2. L' ÉCHO DE LA TRADITION


Le désir de la gloire de Dieu au-dessus de celui du salut



3) L’amour et la gloire de Dieu doivent être premiers dans notre intention :


88.
Saint Thomas a écrit :

« Il dit donc : « J’espérais être anathème vis-à-vis du Christ »,

ce qui peut avoir lieu de deux façons :

1° Par la faute par laquelle quelqu'un est séparé de la charité du Christ, n'accomplissant point son précepte :

« Si vous M’aimez, observez Mes commandements » (Jn. 14,15).

L’Apôtre ne pouvait pas souhaiter être anathème vis-à-vis du Christ de cette façon, pour quelque cause que ce soit, comme cela découle de ce qui est dit plus haut (8,35).

Car ce serait opposé à l’ordre de la charité, selon lequel on est tenu d’aimer Dieu par-dessus tout, et son salut plus que le salut des autres. ..


2° On peut être séparé du Christ, autrement dit de la jouissance du Christ qui est possédée dans la gloire.

L’Apôtre voulait être ainsi séparé du Christ pour le salut des Gentils,

bien plus encore pour la conversion des Juifs,

désir qu’il manifeste semblablement en Phil. 1,23s :

« ayant le désir de me dissoudre et d’être avec le Christ, ce qui est de beaucoup le meilleur ;

et celui, plus nécessaire, de demeurer dans la chair pour vous.»
.

Et c’est de cette façon qu’il disait : "J’espérais",

en d’autres termes je souhaiterais qu’il me soit possible d’ "être anathème",

autrement dit séparé de la gloire, soit tout à fait, soit pour un temps,

pour l’honneur qui résulterait pour le Christ de la conversion des Juifs. ..

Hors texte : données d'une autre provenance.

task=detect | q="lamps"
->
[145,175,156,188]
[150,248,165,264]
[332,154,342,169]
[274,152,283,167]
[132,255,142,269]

D’où ce que dit Saint Jean Chrysostome (de compunct.) :

L’amour dominait son esprit à tel point que,

quand bien même il lui aurait été plus aimable que toutes les autres choses d’être avec le Christ,

cela même, s’il plaisait au Christ, il le mépriserait, ainsi que le Royaume des Cieux,

qu’il savait être la récompense de ses travaux pour le Christ

mais était néanmoins prêt à abandonner.»


(Saint Thomas, in Rom. 9,3)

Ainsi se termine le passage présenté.